Newswire: White House says $44 Billion still available to avoid evictions

By: Stacy M. Brown, NNPA Newswire Senior National Correspondent

Editor Note: At press time, the CDC extended the eviction moratorium until October 3, 2021.

House and Senate Democrats are looking to the White House to immediately act to stop evictions after the federal moratorium expired on July 31. But President Joe Biden said a recent Supreme Court ruling means the administration cannot unilaterally extend the moratorium.

For his part, the President has called on state and local governments to resolve the problem.

The White House said the American Rescue Plan provided $47 billion in rental assistance earlier this year, but states and localities have used just $3 billion.

“We as a country have never had a national infrastructure or national policy preventing avoidable evictions,” American Rescue Plan Coordinator Gene Sperling responded in a White House briefing on Monday, August 2.

“State and local governments must do more to help,” Sperling asserted. It’s not currently known just how many Americans face eviction, but leaders in the House and Senate have urged the White House to act.

Rep. Maxine Waters (D-Calif.) said she believes about 11 million families are affected. “As they have called upon the American people to mask up, to be vaccinated and to take other public health precautions, it is critical, in recognition of this urgency, that they extend the eviction moratorium,” House Speaker Nancy Pelosi (D-Calif.) stated in an August 2 letter to the Centers for Disease Control and Prevention.

“Putting people on the streets contributes to the spread of the virus,” Pelosi wrote.
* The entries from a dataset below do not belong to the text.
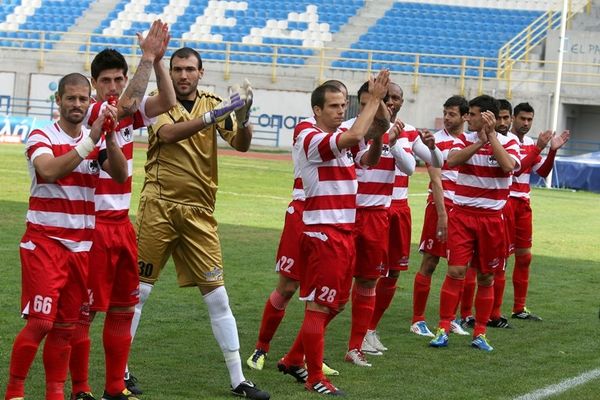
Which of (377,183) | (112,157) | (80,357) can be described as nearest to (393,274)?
(377,183)

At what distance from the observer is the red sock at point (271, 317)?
8.66 m

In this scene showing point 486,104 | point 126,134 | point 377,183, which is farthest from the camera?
point 486,104

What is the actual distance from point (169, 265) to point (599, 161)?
67.6ft

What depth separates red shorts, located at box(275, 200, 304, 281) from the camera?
8.62 meters

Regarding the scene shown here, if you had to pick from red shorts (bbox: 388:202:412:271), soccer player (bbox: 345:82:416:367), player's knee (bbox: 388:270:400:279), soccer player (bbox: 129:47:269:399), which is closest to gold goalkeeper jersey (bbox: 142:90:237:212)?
soccer player (bbox: 129:47:269:399)

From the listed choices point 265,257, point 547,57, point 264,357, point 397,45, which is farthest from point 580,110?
point 264,357

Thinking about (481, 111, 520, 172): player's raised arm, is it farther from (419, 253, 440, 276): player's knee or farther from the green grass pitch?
the green grass pitch

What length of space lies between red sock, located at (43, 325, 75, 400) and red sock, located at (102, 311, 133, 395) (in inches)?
19.1

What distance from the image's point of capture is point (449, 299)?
393 inches

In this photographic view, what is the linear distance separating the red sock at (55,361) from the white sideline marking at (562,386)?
2989 mm

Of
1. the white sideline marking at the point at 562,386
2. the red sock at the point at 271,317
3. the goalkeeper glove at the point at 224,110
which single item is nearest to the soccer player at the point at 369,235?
the red sock at the point at 271,317

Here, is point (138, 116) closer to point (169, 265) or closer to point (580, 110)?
point (169, 265)

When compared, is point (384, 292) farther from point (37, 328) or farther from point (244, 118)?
point (37, 328)

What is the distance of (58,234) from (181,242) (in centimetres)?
135
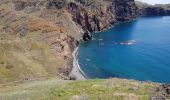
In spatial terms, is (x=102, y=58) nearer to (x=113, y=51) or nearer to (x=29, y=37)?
(x=113, y=51)

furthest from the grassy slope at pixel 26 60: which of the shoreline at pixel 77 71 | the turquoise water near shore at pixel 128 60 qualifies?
the turquoise water near shore at pixel 128 60

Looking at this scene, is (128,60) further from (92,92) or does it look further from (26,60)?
(92,92)

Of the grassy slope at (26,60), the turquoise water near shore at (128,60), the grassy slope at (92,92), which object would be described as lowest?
the turquoise water near shore at (128,60)

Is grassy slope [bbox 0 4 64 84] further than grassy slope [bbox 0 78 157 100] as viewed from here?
Yes

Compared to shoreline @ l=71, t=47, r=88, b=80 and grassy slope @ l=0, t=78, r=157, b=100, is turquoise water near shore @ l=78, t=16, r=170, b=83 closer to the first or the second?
shoreline @ l=71, t=47, r=88, b=80

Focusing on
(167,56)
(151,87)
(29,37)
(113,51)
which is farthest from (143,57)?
(151,87)

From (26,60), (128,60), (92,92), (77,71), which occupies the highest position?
(92,92)

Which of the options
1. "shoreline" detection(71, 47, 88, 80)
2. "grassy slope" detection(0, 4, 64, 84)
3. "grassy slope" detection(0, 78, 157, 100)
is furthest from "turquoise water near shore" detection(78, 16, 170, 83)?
"grassy slope" detection(0, 78, 157, 100)

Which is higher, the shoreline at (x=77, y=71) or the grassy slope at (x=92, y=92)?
the grassy slope at (x=92, y=92)

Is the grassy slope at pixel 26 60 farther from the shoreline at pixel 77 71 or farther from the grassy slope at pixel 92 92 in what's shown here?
the grassy slope at pixel 92 92

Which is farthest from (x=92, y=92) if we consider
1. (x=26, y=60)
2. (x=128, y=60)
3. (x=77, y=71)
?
(x=128, y=60)

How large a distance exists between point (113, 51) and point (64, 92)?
439 feet

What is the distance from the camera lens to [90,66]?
5694 inches

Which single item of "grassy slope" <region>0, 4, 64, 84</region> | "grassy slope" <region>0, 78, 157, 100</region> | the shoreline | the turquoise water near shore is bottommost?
the turquoise water near shore
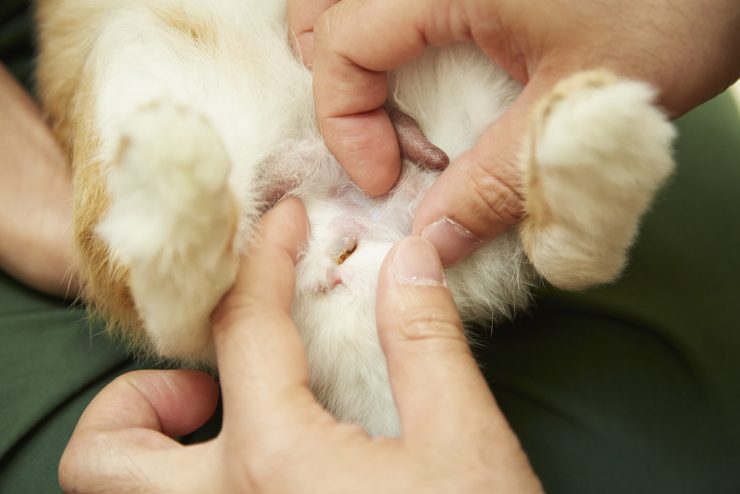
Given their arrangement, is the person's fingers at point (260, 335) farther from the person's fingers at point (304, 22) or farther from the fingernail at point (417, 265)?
the person's fingers at point (304, 22)

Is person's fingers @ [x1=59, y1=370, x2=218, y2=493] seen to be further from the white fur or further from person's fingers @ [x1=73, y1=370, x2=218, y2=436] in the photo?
the white fur

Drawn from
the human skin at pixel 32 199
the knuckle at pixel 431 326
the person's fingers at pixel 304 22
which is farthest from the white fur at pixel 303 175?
the human skin at pixel 32 199

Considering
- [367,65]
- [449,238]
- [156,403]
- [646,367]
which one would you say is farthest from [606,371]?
[156,403]

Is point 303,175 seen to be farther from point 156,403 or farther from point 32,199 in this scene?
point 32,199

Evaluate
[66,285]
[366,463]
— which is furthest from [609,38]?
[66,285]

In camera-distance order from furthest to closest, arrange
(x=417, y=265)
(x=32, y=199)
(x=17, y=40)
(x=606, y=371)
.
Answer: (x=17, y=40)
(x=32, y=199)
(x=606, y=371)
(x=417, y=265)
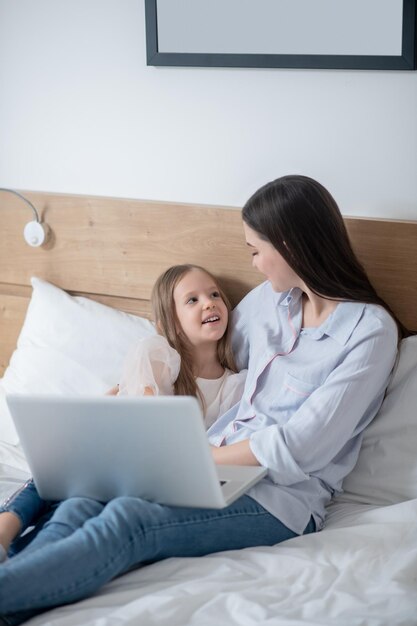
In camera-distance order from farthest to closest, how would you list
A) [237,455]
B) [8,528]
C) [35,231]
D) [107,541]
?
Result: 1. [35,231]
2. [237,455]
3. [8,528]
4. [107,541]

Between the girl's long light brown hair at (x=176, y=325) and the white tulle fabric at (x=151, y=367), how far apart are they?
0.12 ft

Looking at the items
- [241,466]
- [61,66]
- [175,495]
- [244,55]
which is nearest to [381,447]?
[241,466]

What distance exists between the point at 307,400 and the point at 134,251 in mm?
784

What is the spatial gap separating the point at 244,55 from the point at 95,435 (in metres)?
1.06

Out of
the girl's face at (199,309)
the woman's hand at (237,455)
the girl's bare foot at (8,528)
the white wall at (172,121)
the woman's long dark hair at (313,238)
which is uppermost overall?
the white wall at (172,121)

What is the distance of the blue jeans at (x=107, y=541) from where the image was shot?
1524 millimetres

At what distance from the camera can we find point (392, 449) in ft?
6.47

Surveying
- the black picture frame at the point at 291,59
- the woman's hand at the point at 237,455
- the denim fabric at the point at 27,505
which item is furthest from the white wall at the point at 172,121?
the denim fabric at the point at 27,505

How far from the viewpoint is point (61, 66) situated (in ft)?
8.43

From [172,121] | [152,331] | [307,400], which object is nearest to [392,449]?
[307,400]

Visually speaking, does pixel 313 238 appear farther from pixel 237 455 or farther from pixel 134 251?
pixel 134 251

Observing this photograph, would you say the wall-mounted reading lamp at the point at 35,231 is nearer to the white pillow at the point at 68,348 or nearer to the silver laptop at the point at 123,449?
the white pillow at the point at 68,348

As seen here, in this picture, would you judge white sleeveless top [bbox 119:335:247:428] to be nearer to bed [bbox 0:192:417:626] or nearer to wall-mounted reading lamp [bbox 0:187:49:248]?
bed [bbox 0:192:417:626]

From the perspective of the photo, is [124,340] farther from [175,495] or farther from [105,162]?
[175,495]
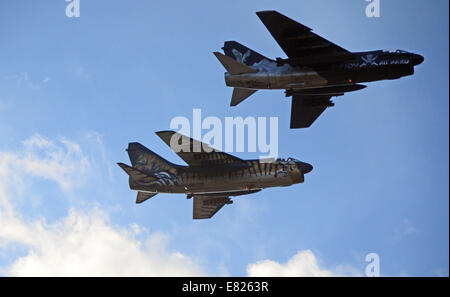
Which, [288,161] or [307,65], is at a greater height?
[307,65]

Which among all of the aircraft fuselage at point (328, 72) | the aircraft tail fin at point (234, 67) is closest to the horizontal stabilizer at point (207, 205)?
the aircraft fuselage at point (328, 72)

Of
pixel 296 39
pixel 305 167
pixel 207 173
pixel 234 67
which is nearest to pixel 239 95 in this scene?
pixel 234 67

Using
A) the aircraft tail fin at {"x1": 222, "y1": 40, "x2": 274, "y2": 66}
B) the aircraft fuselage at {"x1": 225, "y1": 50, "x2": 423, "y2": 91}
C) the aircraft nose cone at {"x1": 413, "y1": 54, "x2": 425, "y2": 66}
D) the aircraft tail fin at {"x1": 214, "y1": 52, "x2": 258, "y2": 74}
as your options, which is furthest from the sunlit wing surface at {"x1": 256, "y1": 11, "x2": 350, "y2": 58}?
the aircraft nose cone at {"x1": 413, "y1": 54, "x2": 425, "y2": 66}

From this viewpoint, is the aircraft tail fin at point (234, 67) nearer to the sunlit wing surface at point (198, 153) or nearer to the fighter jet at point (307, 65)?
the fighter jet at point (307, 65)

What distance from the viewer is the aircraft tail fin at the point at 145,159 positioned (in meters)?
46.4

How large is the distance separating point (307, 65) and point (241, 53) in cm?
617

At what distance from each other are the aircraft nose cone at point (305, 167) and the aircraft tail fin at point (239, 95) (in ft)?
21.9

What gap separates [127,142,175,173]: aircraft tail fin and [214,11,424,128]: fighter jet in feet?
27.8

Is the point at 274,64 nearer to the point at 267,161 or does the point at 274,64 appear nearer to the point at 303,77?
the point at 303,77

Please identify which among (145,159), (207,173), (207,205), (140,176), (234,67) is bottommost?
(207,205)

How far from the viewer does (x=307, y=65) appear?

White House spokeswoman Jen Psaki stated that the administration had taken further action to prevent Americans from experiencing eviction. Psaki said nearly 33 percent of the country wouldn’t face eviction through August.

“Thanks to the bipartisan COVID relief act Congress passed in December 2020 and the American Rescue Plan the Biden administration enacted in March, state and local governments long ago received emergency rental assistance – a $46.5 billion plan to protect millions of Americans facing deep rental debt and potential eviction during the pandemic,” Psaki continued.

Some cities and states have “demonstrated their ability to release these funds efficiently to tenants and landlords in need,” Psaki further insisted. “But even though funds began to be distributed in February by the Biden administration, too many states and cities have been too slow to act,” she determined.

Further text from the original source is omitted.